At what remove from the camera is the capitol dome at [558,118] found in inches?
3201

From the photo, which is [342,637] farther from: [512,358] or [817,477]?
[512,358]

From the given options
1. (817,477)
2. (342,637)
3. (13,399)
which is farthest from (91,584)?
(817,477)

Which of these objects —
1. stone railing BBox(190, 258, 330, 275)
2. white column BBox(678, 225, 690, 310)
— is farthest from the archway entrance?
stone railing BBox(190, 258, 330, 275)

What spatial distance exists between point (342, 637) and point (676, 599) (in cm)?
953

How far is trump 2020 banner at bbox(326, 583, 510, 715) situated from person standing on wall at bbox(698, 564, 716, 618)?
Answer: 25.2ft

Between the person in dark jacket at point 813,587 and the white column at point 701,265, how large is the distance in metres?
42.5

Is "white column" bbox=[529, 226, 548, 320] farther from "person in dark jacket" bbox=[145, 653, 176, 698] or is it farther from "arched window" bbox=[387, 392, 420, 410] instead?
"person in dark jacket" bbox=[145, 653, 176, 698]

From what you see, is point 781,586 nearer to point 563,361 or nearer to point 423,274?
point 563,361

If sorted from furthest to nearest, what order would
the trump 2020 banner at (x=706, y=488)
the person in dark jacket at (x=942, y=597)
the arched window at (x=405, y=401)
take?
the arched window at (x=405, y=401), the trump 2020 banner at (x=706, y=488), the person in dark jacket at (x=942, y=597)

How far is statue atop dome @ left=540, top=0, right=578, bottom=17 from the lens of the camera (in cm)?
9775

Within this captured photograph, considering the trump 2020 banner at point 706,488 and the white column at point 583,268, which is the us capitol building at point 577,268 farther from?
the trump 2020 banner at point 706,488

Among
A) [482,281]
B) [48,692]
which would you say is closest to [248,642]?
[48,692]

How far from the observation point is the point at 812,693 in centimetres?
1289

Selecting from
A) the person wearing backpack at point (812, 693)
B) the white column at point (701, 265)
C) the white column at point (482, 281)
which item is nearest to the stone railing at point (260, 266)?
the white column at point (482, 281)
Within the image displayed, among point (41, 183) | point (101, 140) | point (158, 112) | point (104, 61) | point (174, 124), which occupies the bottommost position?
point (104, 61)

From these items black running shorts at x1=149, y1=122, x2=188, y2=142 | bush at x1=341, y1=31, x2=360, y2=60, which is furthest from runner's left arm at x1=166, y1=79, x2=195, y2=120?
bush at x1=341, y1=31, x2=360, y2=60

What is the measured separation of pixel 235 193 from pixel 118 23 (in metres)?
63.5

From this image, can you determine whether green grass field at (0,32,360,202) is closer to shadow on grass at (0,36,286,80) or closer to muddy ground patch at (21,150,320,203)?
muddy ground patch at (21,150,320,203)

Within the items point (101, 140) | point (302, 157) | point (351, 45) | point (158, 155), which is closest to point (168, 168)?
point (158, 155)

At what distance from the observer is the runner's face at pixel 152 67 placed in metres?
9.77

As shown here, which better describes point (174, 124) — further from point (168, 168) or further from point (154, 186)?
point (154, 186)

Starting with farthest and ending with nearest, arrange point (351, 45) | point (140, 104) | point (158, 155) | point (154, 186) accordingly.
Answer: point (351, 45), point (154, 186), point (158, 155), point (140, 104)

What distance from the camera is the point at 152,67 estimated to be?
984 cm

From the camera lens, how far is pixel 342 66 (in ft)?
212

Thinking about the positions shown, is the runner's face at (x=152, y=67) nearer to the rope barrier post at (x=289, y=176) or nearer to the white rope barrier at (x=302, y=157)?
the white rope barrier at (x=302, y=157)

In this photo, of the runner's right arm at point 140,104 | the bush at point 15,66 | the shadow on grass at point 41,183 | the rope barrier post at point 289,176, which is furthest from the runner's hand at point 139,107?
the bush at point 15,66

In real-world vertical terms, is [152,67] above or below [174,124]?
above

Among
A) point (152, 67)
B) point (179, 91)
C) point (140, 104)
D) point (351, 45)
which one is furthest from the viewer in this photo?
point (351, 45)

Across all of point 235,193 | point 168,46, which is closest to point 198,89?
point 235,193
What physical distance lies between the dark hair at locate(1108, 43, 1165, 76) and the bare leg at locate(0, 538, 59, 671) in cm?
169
# # # #
Put everything from the line with "From the photo, which" down to the line with "Answer: 25.2ft", both included, into a Markdown table with the columns Row and Line. Number each line in Row and leave out the blank lines.

| Row | Line |
|---|---|
| 1 | From the photo, which is [342,637] farther from: [512,358] or [817,477]? |
| 2 | [512,358] |
| 3 | From the given options |
| 4 | 1. (817,477) |
| 5 | 2. (342,637) |
| 6 | 3. (13,399) |
| 7 | which is farthest from (91,584)? |
| 8 | (817,477) |
| 9 | Which of these objects — |
| 10 | 1. stone railing BBox(190, 258, 330, 275) |
| 11 | 2. white column BBox(678, 225, 690, 310) |
| 12 | — is farthest from the archway entrance? |
| 13 | stone railing BBox(190, 258, 330, 275) |
| 14 | What spatial distance exists between point (342, 637) and point (676, 599) (in cm)? |
| 15 | 953 |
| 16 | How far is trump 2020 banner at bbox(326, 583, 510, 715) situated from person standing on wall at bbox(698, 564, 716, 618)? |
| 17 | Answer: 25.2ft |